This case was big news in Denver when it happened in 1994. A Jewish couple and a non-Jewish couple were neighbors and didn't get along. The Jewish couple, the Aronson's, thought that their neighbors, the Quigley's, were trying to run them out of town because they were Jewish. The Aronson's took their beef to the Anti-Defamation League:
At a 1994 news conference, the ADL accused the Quigleys of perpetrating the worst anti- Semitic incident in the area since the slaying of Jewish talk-show host Alan Berg 10 years earlier. They were accused of launching "Operation Aronson," an effort to run their Jewish neighbors, Mitchell and Candace Aronson, out of town. Criminal and civil complaints filed by the Aronsons against the Quigleys, however, were eventually dropped by prosecutors or dismissed, and the Quigleys countersued the ADL, which had championed the Aronsons.
The Quigleys claimed that the Aronsons, upon the advice of the ADL, began tape-recording the Quigleys' cordless telephone calls and making notes of other clashes....[they] said the ADL "orchestrated a monstrous invasion of their privacy and a destruction of their good name."
The ADL and Aronson's had received legal advice that it was legal to tape cordless telephone calls.

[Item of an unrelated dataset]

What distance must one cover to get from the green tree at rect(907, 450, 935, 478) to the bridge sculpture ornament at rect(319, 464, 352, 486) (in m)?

Their lawyers and the Deputy District Attorney with whom they conferred had been unaware that the statute had recently been changed to require a court wiretap order for cordless phone calls. There was a lot of embarassment all around, as the DA in Colorado dropped the criminal intimidation charges against the Quigleys. The lawyers were sued and settled. The ADL did not settle, and the case went to trial in 2000. The Quigley's were represented by one of Denver's finest civil litigators, Jay Horowitz. They won. The case has been on appeal since, and last week the Supreme Court refused to accept the case for review. The ADL has just paid up:
Thursday's payout of $12,169,557.61 represents the largest defamation verdict in the history of Colorado and the largest Federal Wiretap Act verdict in the history of the United States, Horowitz said.
A 2000 New York Times article has more details of the case and allegations. You can read all the ugly details in this 10th court opinion (html) upholding the judgment against the ADL.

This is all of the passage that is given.